Als erste Maßnahme gegen die drohende Kentergefahr sollte das Schiff nun in eines der vielen Treibeisfelder gebracht werden, denn in so einem Eisfeld darf man eine ruhigere See erwarten. Normalerweise wird den Eisfeldern natürlich aus dem Weg gegangen, da sie die Gefahr einer Leckage oder Beschädigung der Schiffsschraube mit sich bringen. Aber die Aussicht zu kentern war für uns jetzt wesentlich unangenehmer. So klemmte ich mich hinter das Radargerät um die Umgebung zu erkunden. Die Vereisung des Scanners wirkte sich auch auf die Anzeige auf dem Bildschirm aus, uns so konnte ich mehr ahnend als sehend, die Konturen eines Eisfeldes ausmachen. |
Nachdem
das Fanggeschirr an Deck war, wurde der Kurs in diese Richtung abgesetzt.

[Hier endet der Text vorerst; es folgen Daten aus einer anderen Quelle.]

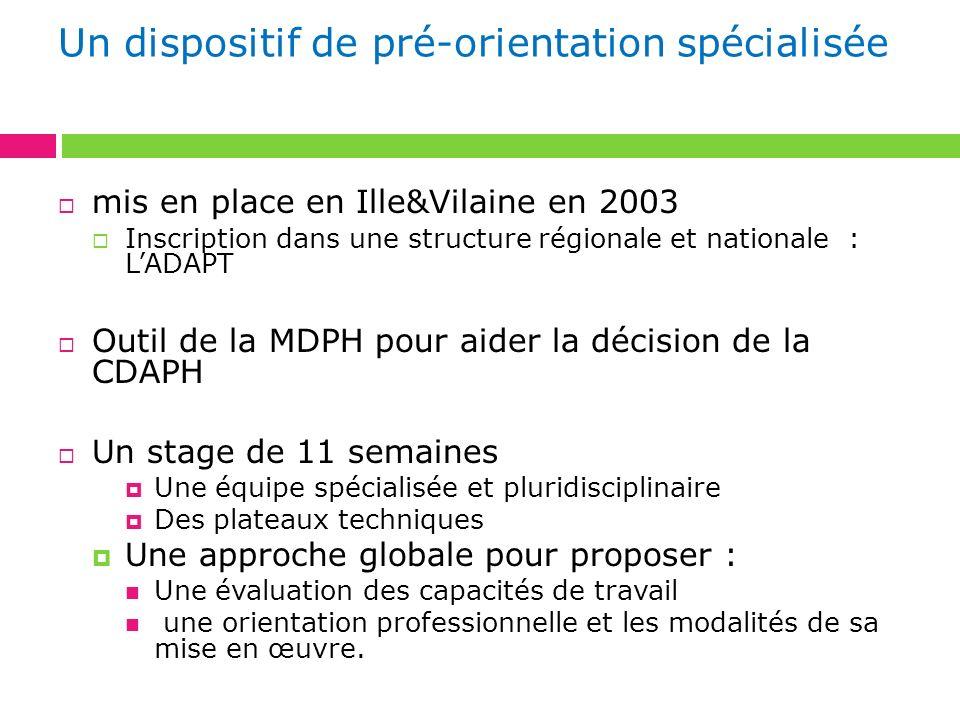 Un dispositif de pré-orientation spécialisée mis en place en Ille&Vilaine en 2003 Inscription dans une structure régionale et nationale : LADAPT Outil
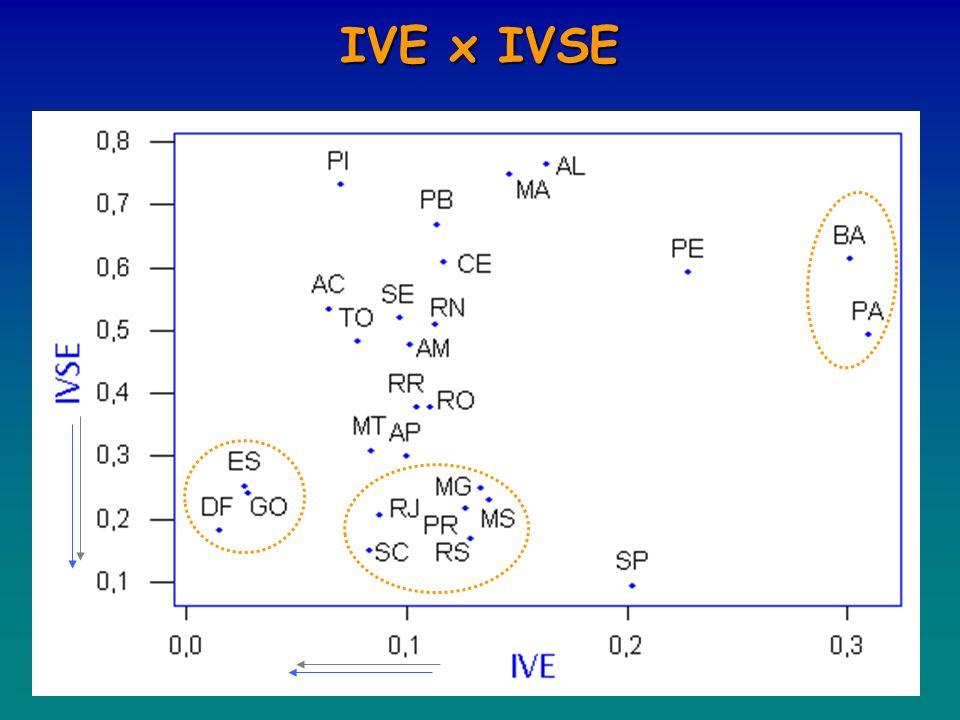 IVE x IVSE
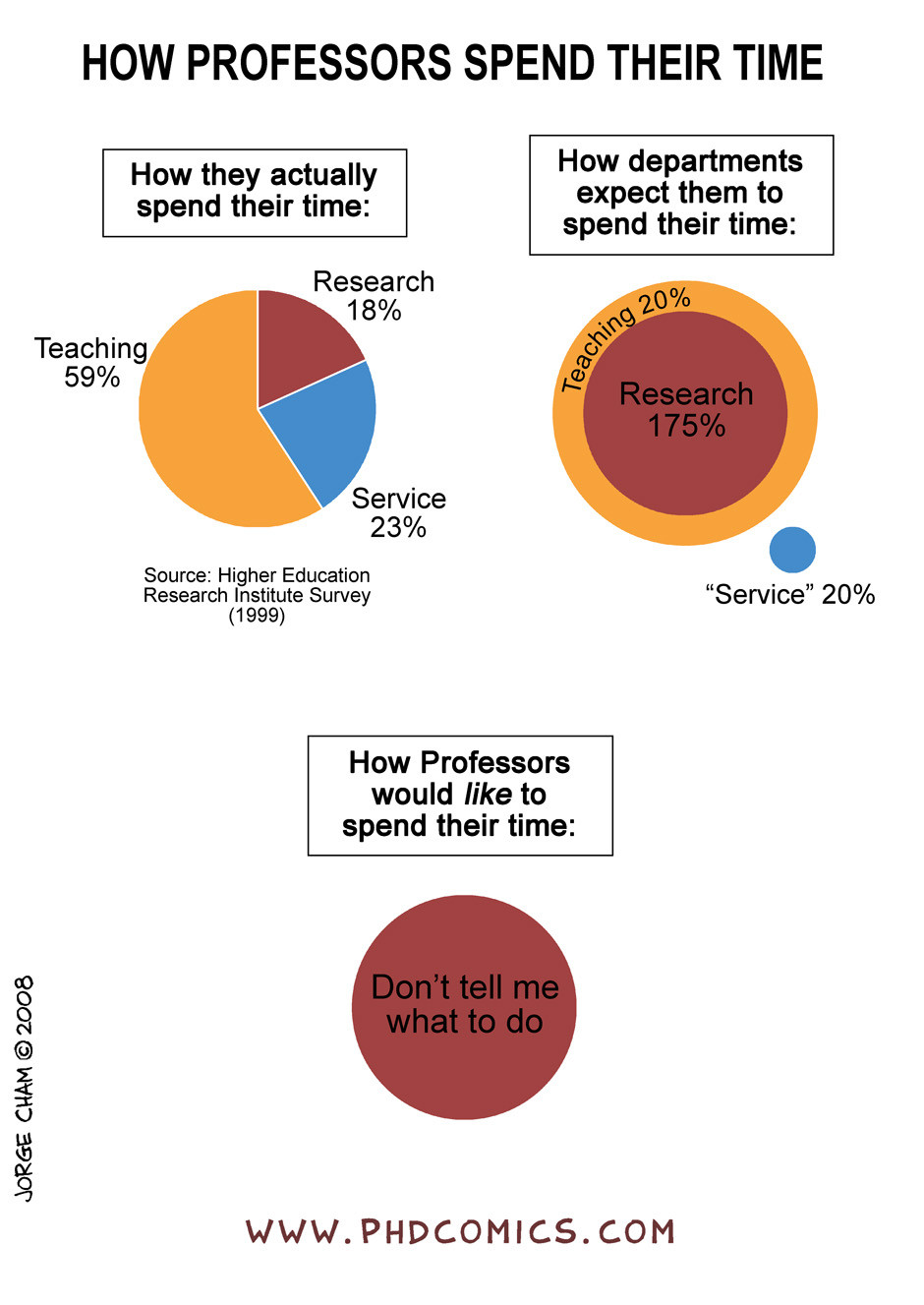 how-professors-spend-their-time-phd-comics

Inzwischen waren auch der 1. Steuermann und ein Rudergänger auf die
Brücke gekommen und berichteten über die Unmöglichkeit,
das Eis abzuschlagen. Es war eisenhart und stellenweise bis zu 10 cm dick.
Die einzige Rettung konnte für uns nur darin bestehen, so schnell
wie möglich in wärmere Gefilde zu kommen.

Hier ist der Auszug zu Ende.